Вот что, - после некоторой паузы сказал профессор. - Принесите мне что-нибудь из того, что у вас напечатано. К сожалению, нет, знаете ли, времени следить за беллетристикой. То да се…

Я понимаю.

Принесите и зайдите через недельку. Я ознакомлюсь, и тогда поговорим.

И писатель прислал пятый том своих сочинений, и зашел через неделю.

Я прочел вашу книгу, - сказал профессор, - и отметил некоторые места. Например, вы пишете: “Смычка - так звали дочь старого политкаторжанина Еремина - блистала зубами, ослепительными, как янтарь”. А янтарь желтый. Значит, она блистала желтыми зубами?

Ну, это поэтическая вольность.

Ну, не знаю. Или вот: “Дом и мебель были в стиле боярина XVII века с витыми ножками”. У кого же витые ножки? У боярина, у дома или у мебели?

Ну, профессор, это детали.

Да, а вот еще: “Он постепенно вскрыл пинцетом выпершую кость”. Во-первых, костей не вскрывают, а во-вторых, пинцетом вообще нечего делать. Вы спутали пинцет с ланцетом. Потом вы пишете: “У мечети заржала кобылица, голубая лазурь которой сияла на солнце”. Как же это так - голубая кобылица?

Мечеть, а не кобылица.

А сказано - кобылица.

Профессор, право же, все это частности, давайте ближе к делу.

Извольте.
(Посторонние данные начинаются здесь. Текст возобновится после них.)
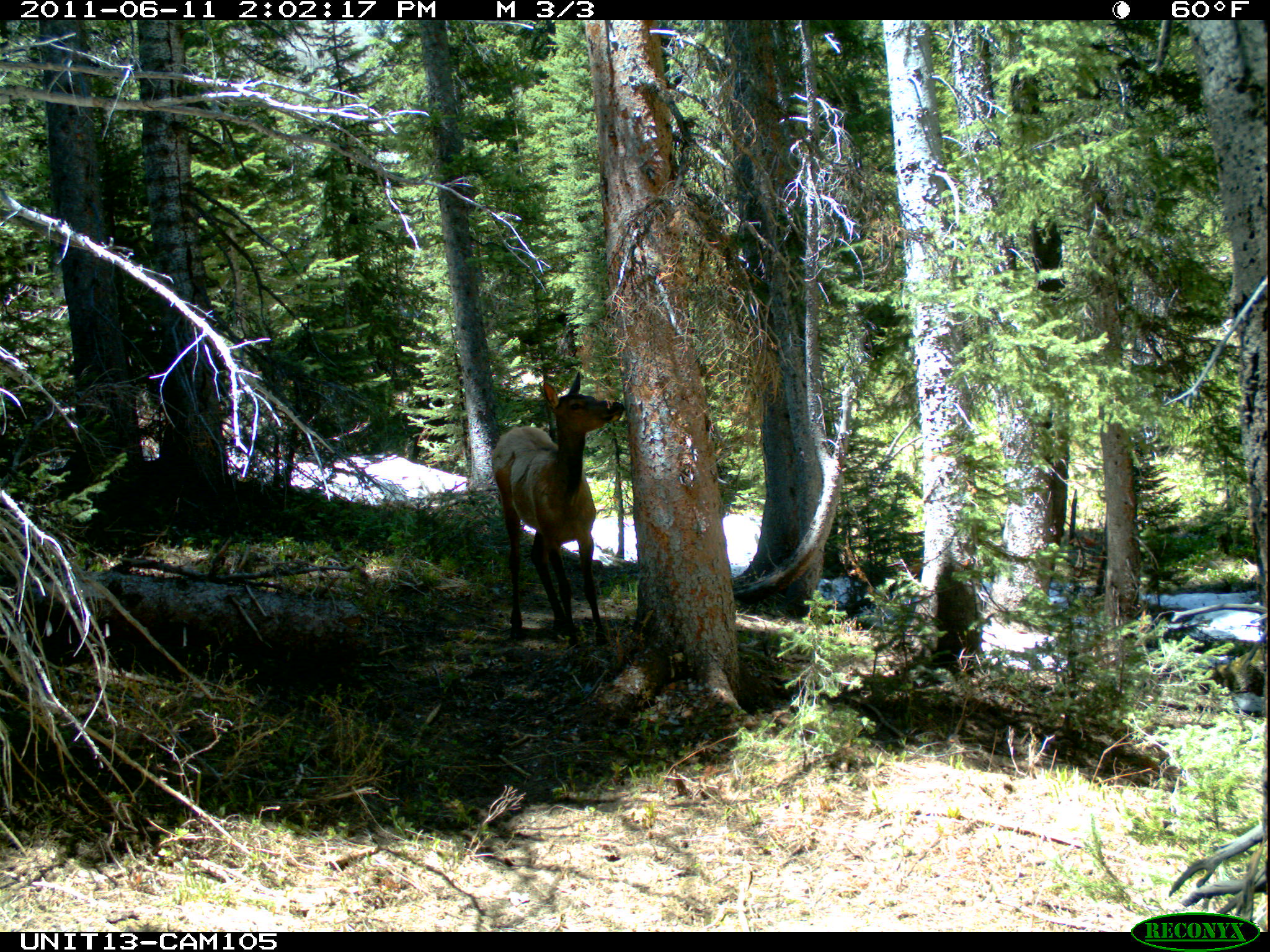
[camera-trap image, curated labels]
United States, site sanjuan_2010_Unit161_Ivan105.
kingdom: Animalia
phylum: Chordata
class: Mammalia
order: Artiodactyla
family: Cervidae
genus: Cervus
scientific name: Cervus elaphus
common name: red deer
Cervus elaphus (red deer).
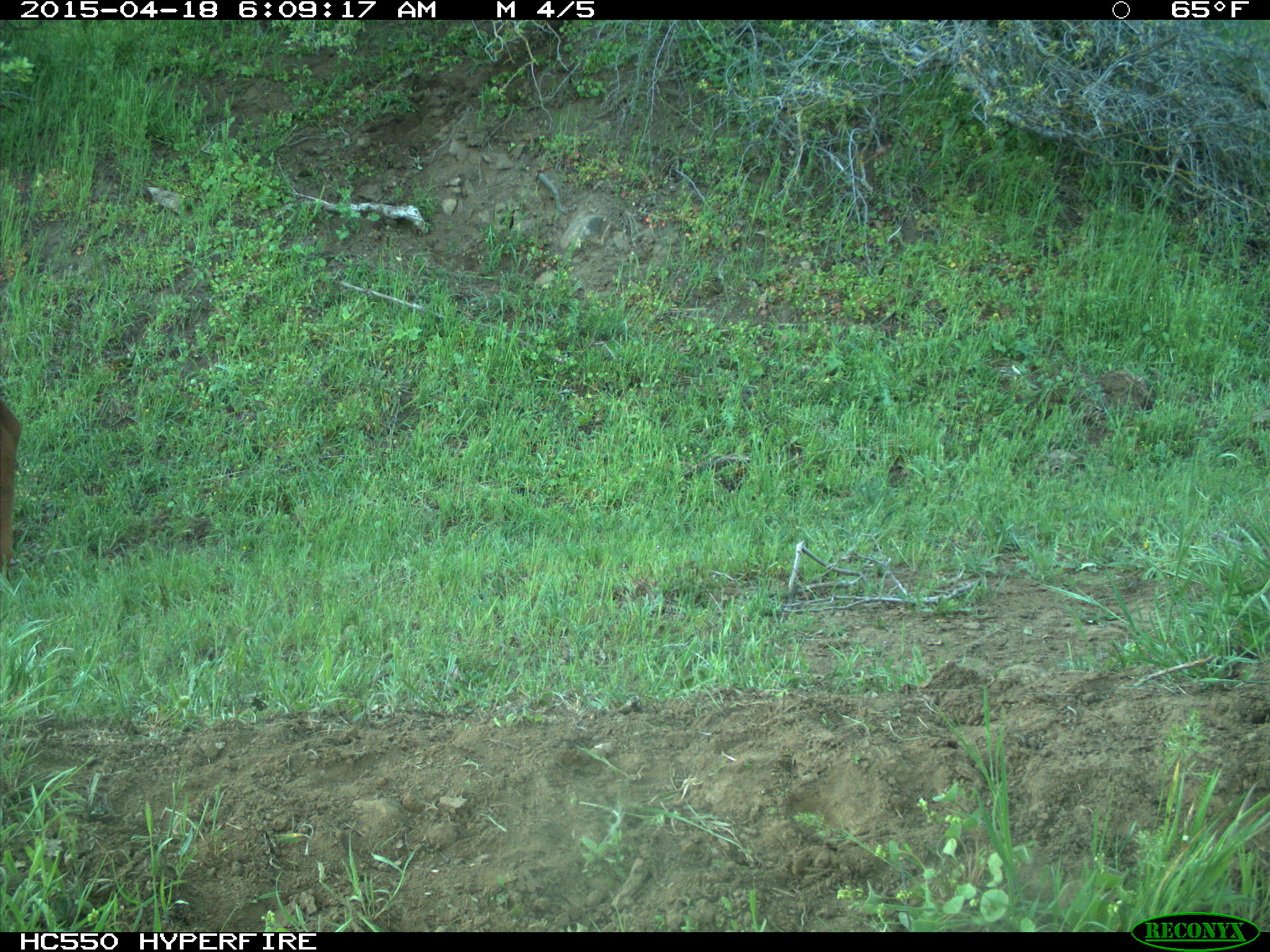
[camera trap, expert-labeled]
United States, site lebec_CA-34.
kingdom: Animalia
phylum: Chordata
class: Mammalia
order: Artiodactyla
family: Bovidae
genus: Bos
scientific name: Bos taurus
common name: domestic cow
Я уклоняюсь от… лечения.

Случай слишком трудный.

Вы считаете науку бессильной?

Я считаю, что, поскольку существуют школы второй ступени, - внушать посредством гипноза, что корова не пишется через и с точкой, нет никакой надобности.

Однако, доктор, я попросил бы вас выбирать выражения. У меня имя. Я сорок два листа написал.

Профессор вскочил вдруг и закричал, потрясая пятым томом сочинений клиента:

Дрова пошли бы пилить! Арбузы на баржах грузить! Асфальт в котлах месить! Стыдитесь! Голубая кобылица! Янтарные зубы! Подъезжая к станции и высунувшись в окно… Учиться надо! Грамматике учиться, а не гипнозы выдумывать!..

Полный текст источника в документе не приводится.